** ЗАДАНИЕ A **
Переведите на английский язык следующее предложение из отрывка: «Как бы ни было, а факт оптинского видения остается фактом.»
** ЗАДАНИЕ B **
Ответьте по отрывку на вопросы:
(i) До какого часа женщина не могла сомкнуть глаз?
(ii) Каким именем назвал себя страшный старик?
(iii) Публицист какой газеты назван в отрывке?
** ЗАДАНИЕ C **
Выведите всё из отрывка, начиная со слов «И всякими угрозами» и заканчивая словами «знать? — я неграмотная.».

** ОТРЫВОК ТЕКСТА **
────

И всякими угрозами грозил ей страшный старик, и не во сне, а въяве, так как бедная женщина до самого утреннего правила — до трех часов утра — глаз сомкнуть не могла от страха. Отступил он от нее только тогда, когда соседи ее по гостинице стали собираться идти к правилу.

«Да кто ж ты такой?» — спросила его, вне себя от страха, женщина.

«Я — Лев Толстой!» — ответил страшный и исчез,

— А разве ты знаешь, — спросил я, — кто такой Лев Толстой?

— Откуда мне знать? — я неграмотная.

— Может быть, слышала? — продолжал я допытываться, — не читали ли о нем чего при тебе в церкви?

— Да нигде, батюшка, ничего о таком человеке не слыхала, да и не знаю, человек ли он или еще что другое.

Такой рассказ я слышал из уст духовника святой Оптиной Пустыни, человека для меня совершенно достоверного. Что это? Неужели Толстой настолько стал «своим» в том страшном мире, которому служит своей антихристианской проповедью, что в его образ перевоплощается сила нечистая?..

Как бы ни было, а факт оптинского видения остается фактом. Что скрыто от премудрых и разумных, то открывается младенцам. Но и мнящие себя мудрыми иногда, против воли своей, обмолвливаются словом чуждой им истины. На днях по поводу кончины о. Иоанна Кронштадтского публицист газеты «Новое Время», проводя параллель между почившим праведником и здравствующим писателем, воскликнул: «Отец Иоанн и Толстой — это два полюса!»

────

** ИСХОДНЫЕ ДАННЫЕ **

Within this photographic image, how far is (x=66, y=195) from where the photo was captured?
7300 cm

────

** ПИСЬМЕННЫЙ ОТВЕТ A **
Be that as it may, the fact of the Optina vision remains a fact.

** ПИСЬМЕННЫЙ ОТВЕТ B **
(i) До трех часов утра, до утреннего правила.
(ii) Лев Толстой.
(iii) «Новое Время».

** ПИСЬМЕННЫЙ ОТВЕТ C **
И всякими угрозами грозил ей страшный старик, и не во сне, а въяве, так как бедная женщина до самого утреннего правила — до трех часов утра — глаз сомкнуть не могла от страха. Отступил он от нее только тогда, когда соседи ее по гостинице стали собираться идти к правилу.

«Да кто ж ты такой?» — спросила его, вне себя от страха, женщина.

«Я — Лев Толстой!» — ответил страшный и исчез,

— А разве ты знаешь, — спросил я, — кто такой Лев Толстой?

— Откуда мне знать? — я неграмотная.